Paper
22 March 2010 Anatomy guided automated SPECT renal seed point estimation
Author Affiliations +
Abstract
Quantification of SPECT(Single Photon Emission Computed Tomography) images can be more accurate if correct segmentation of region of interest (ROI) is achieved. Segmenting ROI from SPECT images is challenging due to poor image resolution. SPECT is utilized to study the kidney function, though the challenge involved is to accurately locate the kidneys and bladder for analysis.
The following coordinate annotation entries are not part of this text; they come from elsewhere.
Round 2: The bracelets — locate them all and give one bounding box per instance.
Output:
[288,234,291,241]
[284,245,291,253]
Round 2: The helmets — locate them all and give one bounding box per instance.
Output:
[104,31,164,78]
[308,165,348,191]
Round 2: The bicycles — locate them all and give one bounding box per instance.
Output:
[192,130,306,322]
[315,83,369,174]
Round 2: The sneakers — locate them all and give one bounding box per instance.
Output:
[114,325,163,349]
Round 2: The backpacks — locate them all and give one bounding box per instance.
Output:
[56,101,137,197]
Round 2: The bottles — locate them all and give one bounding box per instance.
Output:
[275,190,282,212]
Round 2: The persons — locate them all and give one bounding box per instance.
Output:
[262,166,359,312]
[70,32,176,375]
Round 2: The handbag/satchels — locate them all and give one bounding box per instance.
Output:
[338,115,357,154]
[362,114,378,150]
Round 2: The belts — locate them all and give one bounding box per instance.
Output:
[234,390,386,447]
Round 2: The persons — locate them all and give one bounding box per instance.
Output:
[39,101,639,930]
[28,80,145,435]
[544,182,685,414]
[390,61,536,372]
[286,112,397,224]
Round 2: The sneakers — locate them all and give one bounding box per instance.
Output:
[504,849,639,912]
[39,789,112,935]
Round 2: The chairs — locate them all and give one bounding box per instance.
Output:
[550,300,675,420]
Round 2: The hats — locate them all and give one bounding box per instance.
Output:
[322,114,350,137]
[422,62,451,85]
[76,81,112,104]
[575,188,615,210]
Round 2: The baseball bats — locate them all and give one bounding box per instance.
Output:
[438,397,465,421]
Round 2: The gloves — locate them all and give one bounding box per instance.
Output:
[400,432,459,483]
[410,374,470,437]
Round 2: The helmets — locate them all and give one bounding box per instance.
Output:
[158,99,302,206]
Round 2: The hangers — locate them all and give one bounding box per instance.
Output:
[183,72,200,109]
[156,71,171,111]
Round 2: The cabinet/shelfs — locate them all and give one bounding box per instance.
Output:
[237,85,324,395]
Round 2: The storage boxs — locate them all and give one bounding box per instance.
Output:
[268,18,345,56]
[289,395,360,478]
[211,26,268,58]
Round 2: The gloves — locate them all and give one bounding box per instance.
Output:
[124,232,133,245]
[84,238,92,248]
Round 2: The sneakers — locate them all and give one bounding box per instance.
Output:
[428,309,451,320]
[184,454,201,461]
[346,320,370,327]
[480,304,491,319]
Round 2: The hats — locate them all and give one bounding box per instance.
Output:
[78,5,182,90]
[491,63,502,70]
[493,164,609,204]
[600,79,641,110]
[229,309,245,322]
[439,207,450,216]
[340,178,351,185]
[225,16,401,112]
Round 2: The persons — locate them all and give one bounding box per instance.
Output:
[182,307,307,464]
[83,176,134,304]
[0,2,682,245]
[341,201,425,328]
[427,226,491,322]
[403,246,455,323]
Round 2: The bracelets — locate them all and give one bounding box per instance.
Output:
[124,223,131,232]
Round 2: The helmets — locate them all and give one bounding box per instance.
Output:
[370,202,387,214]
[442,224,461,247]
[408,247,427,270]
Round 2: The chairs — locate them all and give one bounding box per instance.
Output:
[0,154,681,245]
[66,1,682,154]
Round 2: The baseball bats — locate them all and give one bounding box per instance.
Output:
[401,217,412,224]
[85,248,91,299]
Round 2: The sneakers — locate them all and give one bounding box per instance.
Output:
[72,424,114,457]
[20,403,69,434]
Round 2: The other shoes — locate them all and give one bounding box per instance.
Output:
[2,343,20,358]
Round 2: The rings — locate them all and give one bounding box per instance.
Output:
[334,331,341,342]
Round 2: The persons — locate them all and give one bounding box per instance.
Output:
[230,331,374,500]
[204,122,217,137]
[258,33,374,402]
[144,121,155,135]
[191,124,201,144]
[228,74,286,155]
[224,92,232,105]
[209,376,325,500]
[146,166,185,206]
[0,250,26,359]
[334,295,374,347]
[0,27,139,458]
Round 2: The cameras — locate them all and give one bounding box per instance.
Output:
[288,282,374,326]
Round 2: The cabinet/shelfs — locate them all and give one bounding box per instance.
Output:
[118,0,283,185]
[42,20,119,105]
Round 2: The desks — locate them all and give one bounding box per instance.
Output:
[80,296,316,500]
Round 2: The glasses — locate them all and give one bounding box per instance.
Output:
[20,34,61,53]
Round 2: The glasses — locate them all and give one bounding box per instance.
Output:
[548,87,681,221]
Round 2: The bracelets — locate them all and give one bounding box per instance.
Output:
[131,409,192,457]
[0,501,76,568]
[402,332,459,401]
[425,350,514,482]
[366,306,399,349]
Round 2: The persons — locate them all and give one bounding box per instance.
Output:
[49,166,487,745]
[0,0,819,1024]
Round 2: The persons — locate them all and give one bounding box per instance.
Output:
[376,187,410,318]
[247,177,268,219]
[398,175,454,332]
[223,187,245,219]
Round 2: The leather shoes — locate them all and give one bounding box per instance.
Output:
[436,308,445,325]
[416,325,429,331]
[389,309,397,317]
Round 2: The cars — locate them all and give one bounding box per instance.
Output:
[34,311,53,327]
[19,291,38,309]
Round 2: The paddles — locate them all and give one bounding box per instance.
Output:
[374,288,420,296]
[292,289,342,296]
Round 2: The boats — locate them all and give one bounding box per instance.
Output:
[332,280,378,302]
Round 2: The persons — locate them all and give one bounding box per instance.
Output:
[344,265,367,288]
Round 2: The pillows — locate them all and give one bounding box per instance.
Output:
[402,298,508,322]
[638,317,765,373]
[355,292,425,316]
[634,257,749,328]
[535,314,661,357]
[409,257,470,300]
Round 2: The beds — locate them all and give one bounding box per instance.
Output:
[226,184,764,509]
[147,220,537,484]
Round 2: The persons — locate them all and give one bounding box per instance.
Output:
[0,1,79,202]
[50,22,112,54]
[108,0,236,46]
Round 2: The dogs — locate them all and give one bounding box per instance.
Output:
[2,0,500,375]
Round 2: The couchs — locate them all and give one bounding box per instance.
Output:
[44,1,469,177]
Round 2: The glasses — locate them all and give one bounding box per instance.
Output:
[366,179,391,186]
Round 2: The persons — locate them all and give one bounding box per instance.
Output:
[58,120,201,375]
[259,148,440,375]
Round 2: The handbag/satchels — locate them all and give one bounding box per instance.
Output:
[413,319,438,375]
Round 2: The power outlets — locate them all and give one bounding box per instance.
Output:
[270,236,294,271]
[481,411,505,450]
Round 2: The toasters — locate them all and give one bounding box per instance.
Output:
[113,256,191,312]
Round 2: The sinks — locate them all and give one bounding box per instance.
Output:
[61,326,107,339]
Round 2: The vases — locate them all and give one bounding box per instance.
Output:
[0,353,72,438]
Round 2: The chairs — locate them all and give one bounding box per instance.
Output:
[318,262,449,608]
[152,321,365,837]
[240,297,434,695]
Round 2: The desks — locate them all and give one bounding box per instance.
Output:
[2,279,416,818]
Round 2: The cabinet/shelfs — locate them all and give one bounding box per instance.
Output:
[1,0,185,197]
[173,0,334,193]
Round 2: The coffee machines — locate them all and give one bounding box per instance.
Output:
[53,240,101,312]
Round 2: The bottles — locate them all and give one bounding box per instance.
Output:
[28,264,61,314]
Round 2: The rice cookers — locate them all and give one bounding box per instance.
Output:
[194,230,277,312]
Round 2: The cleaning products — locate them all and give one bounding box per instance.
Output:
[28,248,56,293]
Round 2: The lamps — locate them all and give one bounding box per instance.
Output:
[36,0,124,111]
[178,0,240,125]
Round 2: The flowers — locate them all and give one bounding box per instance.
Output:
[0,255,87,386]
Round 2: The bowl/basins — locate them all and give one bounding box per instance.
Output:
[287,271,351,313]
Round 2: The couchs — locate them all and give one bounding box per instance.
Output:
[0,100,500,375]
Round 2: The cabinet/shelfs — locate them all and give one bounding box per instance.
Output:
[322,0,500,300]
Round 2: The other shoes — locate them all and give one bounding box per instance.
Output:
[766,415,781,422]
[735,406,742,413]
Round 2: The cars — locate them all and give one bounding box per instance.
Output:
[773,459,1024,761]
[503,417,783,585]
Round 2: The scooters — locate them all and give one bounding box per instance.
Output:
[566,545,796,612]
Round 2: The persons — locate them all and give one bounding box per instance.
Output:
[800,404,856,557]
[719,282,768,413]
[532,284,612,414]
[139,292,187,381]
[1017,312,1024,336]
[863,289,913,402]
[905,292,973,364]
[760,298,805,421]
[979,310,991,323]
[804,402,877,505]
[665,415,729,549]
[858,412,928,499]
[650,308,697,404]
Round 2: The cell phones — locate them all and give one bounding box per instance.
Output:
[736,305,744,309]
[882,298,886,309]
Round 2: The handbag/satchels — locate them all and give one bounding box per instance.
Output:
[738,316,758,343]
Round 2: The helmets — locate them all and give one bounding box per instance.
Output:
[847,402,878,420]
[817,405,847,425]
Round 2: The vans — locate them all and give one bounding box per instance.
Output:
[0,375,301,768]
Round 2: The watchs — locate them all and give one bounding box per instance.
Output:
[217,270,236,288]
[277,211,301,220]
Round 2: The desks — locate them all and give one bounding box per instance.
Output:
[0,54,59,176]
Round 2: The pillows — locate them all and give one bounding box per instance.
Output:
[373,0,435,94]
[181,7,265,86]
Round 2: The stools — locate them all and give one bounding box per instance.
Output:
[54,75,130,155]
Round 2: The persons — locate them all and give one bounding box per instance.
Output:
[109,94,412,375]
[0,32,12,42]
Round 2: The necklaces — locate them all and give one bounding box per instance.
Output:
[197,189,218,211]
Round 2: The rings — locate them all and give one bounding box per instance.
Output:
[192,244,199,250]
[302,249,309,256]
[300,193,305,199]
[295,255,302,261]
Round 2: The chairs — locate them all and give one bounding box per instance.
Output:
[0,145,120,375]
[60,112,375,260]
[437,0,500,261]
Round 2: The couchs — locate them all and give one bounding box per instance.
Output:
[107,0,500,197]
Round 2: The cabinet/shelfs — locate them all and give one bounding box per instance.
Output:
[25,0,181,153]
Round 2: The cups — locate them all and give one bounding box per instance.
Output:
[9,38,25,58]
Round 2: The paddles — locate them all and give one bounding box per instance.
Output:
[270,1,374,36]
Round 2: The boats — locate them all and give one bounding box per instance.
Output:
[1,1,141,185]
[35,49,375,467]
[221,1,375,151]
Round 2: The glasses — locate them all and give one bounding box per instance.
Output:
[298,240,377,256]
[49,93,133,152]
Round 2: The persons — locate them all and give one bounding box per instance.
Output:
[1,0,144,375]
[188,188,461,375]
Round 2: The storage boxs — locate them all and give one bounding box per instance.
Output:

This paper presents an automated method for generating seed point location of both kidneys using anatomical location of kidneys and bladder. The motivation for this work is based on the premise that the anatomical location of the bladder relative to the kidneys will not differ much. A model is generated based on manual segmentation of the bladder and both the kidneys on 10 patient datasets (including sum and max images). Centroid is estimated for manually segmented bladder and kidneys. Relatively easier bladder segmentation is followed by feeding bladder centroid coordinates into the model to generate seed point for kidneys. Percentage error observed in centroid coordinates of organs from ground truth to estimated values from our approach are acceptable. Percentage error of approximately 1%, 6% and 2% is observed in X coordinates and approximately 2%, 5% and 8% is observed in Y coordinates of bladder, left kidney and right kidney respectively. Using a regression model and the location of the bladder, the ROI generation for kidneys is facilitated. The model based seed point estimation will enhance the robustness of kidney ROI estimation for noisy cases.
© (2010) COPYRIGHT Society of Photo-Optical Instrumentation Engineers (SPIE). Downloading of the abstract is permitted for personal use only.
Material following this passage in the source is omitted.